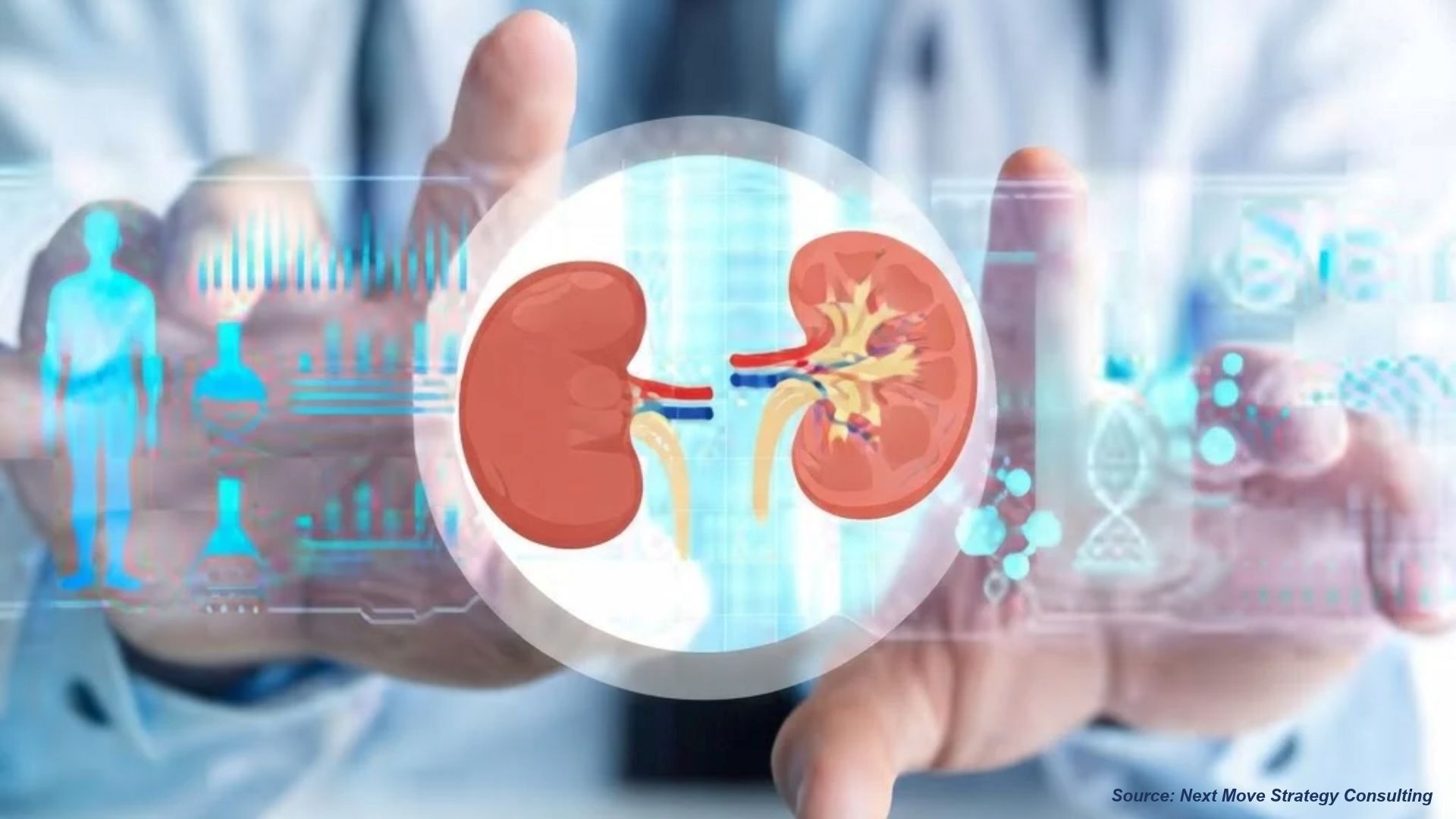 Danaher's $9.9B Masimo Deal Reshapes the Care Diagnostics Market | NextMSC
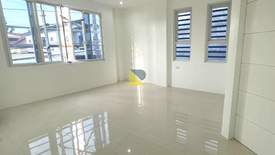 8 Bedroom House for sale in New Alabang Village, Metro Manila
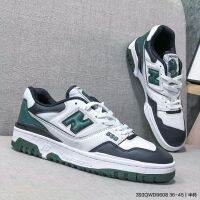 Newbalance 550 รองเท้ากีฬา รองเท้าวิ่งลําลอง เข้ากับทุกการแต่งกาย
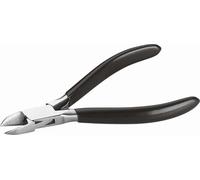 Pince electronique coupante rase SAM - 551R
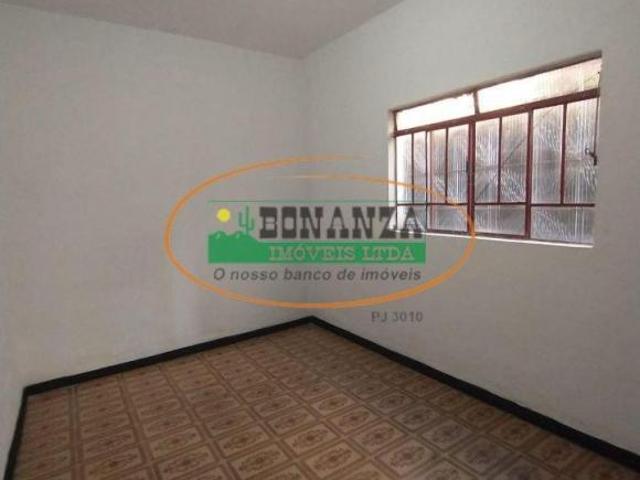 Casa venda em Região Geográfica Imediata de Santa Bárbara - Ouro Preto, Mariana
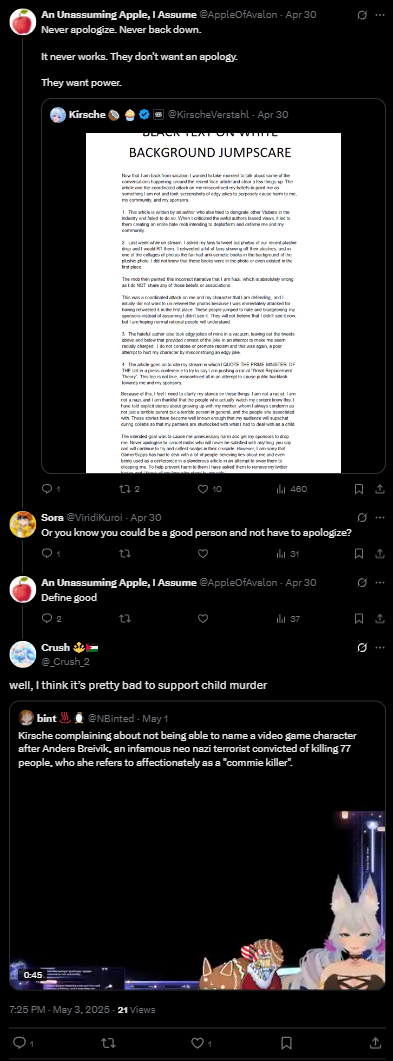 20250504_02.PNG
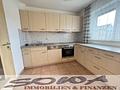 Einzugsbereites Zweifamilienhaus mit Keller, Doppelgarage und Wärmepumpe - Ein Objekt von SOWA Immobilien und Finanzen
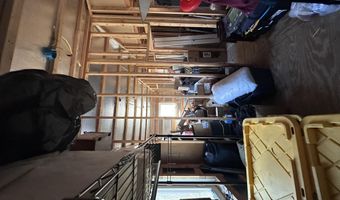 174 Cranberry St, Bethel, AK 99559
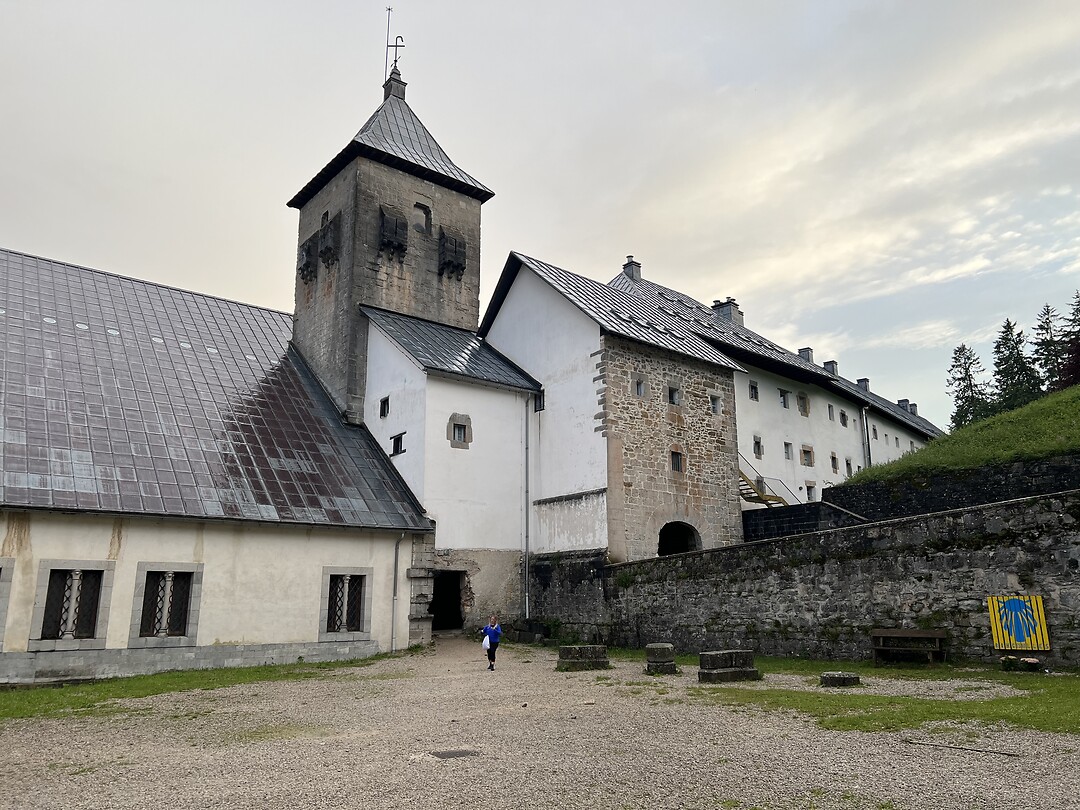 Herberg
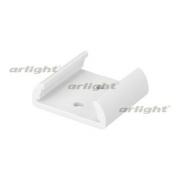 Соединитель ARH-BENT-W18
Аrlight,  023094 ARL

********

(Aim of the exercise)
None of the pictures belong in the copy. Write out exactly the lines from the line that holds "Pince electronique coupante rase SAM - 551R" through the last line of the listing above, both ends included.

(Solution to this task)
 Pince electronique coupante rase SAM - 551R
 Casa venda em Região Geográfica Imediata de Santa Bárbara - Ouro Preto, Mariana
 20250504_02.PNG
 Einzugsbereites Zweifamilienhaus mit Keller, Doppelgarage und Wärmepumpe - Ein Objekt von SOWA Immobilien und Finanzen
 174 Cranberry St, Bethel, AK 99559
 Herberg
 Соединитель ARH-BENT-W18
Аrlight,  023094 ARL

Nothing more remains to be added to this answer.